What questions arise when you decide to donate embryos to another family?

Author Anna Hecker wrote in TheNew York Times of her own decision about unused embryos: “For me, this far exceeds my discomfort. I see it as a life or death decision that makes it almost impossible to make. ”When couples make that decision, I can testify that this feeling of the” almost impossible “passes over time as people get along with it deal with their choice and arrive at a place of clarity and peace.

Below are some, if not all, of the questions you are likely to encounter while considering embryo donation. If you are part of a couple, these questions can be clarified with your partner. (If you’re single, the choice is yours.)
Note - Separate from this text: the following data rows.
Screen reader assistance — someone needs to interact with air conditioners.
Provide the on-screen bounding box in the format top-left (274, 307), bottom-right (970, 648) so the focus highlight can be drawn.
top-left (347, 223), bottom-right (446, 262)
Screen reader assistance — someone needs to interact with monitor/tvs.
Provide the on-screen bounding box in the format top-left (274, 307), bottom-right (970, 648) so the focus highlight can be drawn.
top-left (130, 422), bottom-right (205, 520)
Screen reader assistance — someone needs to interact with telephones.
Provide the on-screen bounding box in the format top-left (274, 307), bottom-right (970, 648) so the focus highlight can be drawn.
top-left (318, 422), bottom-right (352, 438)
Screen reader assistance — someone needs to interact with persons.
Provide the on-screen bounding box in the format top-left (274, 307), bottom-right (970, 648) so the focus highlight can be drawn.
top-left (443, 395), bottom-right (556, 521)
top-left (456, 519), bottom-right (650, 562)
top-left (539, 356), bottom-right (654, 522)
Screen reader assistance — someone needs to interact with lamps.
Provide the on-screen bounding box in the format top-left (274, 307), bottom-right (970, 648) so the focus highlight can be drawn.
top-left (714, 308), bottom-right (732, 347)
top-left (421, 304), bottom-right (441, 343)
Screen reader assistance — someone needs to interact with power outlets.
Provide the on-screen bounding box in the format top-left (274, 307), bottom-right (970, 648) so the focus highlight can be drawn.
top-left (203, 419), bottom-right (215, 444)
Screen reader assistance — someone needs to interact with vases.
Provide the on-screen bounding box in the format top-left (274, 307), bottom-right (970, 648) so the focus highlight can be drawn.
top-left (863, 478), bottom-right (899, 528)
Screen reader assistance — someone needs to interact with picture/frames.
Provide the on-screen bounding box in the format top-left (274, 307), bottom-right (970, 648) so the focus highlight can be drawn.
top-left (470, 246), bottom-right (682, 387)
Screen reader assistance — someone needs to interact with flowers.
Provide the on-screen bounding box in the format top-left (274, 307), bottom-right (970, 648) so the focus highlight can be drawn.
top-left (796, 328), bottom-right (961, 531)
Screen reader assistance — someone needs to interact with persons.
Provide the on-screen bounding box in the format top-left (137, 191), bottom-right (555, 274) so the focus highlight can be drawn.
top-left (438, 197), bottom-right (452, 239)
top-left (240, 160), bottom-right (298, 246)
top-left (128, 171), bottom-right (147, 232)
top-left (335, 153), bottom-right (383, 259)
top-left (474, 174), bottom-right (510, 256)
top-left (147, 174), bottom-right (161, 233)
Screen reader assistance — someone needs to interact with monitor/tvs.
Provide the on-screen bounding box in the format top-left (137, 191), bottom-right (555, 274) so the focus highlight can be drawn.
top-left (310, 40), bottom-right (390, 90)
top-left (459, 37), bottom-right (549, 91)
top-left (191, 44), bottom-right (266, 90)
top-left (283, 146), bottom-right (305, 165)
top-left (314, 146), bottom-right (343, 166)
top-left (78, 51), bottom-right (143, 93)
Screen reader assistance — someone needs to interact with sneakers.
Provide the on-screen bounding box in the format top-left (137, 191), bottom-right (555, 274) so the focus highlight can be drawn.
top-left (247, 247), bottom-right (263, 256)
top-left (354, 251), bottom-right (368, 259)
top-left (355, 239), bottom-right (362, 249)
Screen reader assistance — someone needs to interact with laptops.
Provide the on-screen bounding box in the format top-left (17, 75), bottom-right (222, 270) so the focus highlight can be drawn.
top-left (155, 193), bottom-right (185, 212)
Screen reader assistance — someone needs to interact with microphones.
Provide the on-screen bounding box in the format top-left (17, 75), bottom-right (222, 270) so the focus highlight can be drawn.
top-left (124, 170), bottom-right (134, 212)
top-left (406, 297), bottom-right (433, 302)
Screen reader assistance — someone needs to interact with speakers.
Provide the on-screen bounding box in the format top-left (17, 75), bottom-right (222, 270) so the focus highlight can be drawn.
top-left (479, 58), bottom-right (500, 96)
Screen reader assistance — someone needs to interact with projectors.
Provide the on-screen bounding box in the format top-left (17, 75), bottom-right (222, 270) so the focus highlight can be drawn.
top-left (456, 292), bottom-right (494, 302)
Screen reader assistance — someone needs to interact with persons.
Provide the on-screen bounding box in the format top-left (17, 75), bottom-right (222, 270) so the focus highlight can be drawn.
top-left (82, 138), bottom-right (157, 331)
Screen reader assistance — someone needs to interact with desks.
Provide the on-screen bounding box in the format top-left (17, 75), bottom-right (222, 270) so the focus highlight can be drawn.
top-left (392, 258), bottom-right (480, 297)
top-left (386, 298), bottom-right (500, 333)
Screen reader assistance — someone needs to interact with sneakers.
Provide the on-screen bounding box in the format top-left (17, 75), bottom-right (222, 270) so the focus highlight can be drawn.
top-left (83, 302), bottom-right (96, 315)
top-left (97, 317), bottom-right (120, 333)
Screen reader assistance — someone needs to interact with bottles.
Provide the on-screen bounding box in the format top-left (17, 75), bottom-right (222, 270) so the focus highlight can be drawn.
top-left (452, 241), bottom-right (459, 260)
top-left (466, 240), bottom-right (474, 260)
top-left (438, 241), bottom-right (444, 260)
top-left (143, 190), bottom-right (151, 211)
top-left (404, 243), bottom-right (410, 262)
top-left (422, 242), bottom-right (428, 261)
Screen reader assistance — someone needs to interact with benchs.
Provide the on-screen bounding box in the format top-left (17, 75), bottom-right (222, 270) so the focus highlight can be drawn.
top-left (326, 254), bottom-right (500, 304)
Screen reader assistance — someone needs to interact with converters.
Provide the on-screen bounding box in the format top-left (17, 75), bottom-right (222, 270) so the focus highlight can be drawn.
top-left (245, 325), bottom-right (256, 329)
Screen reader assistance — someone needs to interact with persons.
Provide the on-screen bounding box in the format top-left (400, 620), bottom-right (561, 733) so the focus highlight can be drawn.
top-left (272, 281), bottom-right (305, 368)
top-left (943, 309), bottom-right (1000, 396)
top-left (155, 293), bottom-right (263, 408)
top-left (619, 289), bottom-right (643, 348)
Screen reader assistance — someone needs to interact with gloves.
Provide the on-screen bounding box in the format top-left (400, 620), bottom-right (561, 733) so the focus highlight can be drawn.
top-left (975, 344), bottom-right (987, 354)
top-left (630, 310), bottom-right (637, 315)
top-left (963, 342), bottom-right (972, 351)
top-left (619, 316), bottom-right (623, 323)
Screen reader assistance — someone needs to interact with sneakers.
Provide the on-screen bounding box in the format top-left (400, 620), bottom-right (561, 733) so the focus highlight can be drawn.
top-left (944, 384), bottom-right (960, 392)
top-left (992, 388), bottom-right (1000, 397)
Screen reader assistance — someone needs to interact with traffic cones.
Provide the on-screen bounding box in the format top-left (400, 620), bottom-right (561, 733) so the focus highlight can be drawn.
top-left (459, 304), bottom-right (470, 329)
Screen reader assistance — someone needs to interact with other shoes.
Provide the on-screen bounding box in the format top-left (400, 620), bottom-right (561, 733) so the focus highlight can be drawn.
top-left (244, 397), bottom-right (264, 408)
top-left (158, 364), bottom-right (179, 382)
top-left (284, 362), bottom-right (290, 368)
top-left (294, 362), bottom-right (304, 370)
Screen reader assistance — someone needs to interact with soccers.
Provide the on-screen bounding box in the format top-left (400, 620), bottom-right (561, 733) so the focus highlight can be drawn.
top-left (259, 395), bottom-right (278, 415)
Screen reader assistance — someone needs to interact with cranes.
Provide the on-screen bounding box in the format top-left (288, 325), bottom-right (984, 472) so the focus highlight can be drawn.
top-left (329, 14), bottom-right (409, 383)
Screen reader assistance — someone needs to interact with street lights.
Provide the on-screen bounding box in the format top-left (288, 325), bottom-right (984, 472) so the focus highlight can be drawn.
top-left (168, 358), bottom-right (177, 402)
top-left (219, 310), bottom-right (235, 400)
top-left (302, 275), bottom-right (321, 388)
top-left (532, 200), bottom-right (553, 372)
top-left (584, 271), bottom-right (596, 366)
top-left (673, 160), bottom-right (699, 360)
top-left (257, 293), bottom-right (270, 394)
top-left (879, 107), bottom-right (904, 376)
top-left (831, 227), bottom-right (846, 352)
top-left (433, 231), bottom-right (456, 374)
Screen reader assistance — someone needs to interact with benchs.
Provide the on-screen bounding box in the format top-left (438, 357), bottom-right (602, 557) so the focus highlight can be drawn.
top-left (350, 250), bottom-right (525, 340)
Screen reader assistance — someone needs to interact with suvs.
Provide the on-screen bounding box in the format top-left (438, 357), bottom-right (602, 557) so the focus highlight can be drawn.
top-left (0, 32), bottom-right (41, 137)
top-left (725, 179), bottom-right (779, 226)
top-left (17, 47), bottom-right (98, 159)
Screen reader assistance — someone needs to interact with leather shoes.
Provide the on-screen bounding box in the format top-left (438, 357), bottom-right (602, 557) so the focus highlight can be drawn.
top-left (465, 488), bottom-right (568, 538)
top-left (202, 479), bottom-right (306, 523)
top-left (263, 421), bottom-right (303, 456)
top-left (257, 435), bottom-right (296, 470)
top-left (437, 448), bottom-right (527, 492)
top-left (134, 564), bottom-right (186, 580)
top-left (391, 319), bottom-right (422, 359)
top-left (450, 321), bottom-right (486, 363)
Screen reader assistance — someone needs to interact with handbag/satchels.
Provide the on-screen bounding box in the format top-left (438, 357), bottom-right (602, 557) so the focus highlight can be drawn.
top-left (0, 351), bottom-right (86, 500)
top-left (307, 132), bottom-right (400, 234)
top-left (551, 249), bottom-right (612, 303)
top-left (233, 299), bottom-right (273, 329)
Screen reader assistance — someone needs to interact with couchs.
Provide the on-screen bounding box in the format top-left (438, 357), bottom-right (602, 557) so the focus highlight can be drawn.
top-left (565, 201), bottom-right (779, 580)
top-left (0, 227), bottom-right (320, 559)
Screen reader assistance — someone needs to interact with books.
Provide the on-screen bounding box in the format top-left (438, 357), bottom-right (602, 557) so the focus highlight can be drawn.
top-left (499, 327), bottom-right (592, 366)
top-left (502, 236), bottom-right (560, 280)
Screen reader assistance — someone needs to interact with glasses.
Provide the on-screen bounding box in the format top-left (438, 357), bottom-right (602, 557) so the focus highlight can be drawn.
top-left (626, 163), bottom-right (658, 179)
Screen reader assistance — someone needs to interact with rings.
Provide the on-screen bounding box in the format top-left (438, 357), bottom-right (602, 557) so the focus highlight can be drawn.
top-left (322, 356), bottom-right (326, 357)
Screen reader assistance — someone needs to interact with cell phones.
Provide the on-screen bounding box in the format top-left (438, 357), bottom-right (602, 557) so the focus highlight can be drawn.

  • How would we feel if another family raised a child created with our genes?
  • Would it feel okay if we knew the family we are donating to, or could that make it harder to see how our child might have grown up with others as parents?
  • Is that fair to the children involved? How will our children feel when they know that they have full siblings in another family? What will you think of the fact that it was the random choice of an embryologist who determined which embryo ends up in our family and which in another?
  • How will children who come from our donation feel? Will they feel displaced as if they ended up in the wrong family? Maybe it will feel a bit like a science fiction project?
  • How will we perceive possible challenges in the future: Our child will get sick, the family to which we donate will be divorced, we vehemently reject the upbringing style and the values ​​of the other family?
  • If we choose to donate, how should we find a family? Does geography or demographics matter – for example, will it feel good or more complicated to have them around? Should we donate to a same-sex couple, elderly single woman, or others?
  • Do we want to tell family members and friends of our decision to donate our embryos? If so, how much of this information do we share?
  • If there are multiple embryos, do we all donate to the same family or do they share? For those who do not want to discard embryos, it may be important to make sure none are discarded when the receiving family is feeling complete.
  • If our embryos were created using donor eggs and / or sperm cells, should we get permission or consent from the donor? What do we do if we don’t have access to the donor?

These questions are complicated, best done over time and with care. While you may want to make the decision soon so that you can feel closed and move on as a family, I have found that this is one case in life where you move slowly, attend and rethink a decision, accept doubts, and take breaks have to. they all contribute to the fact that you ultimately feel that your decision is the right one.

As a service to our readers, Harvard Health Publishing offers access to our library of archived content. Please note the date of the last review or update for all articles. No content on this website, regardless of the date, should never be used as a substitute for direct medical advice from your doctor or other qualified clinician.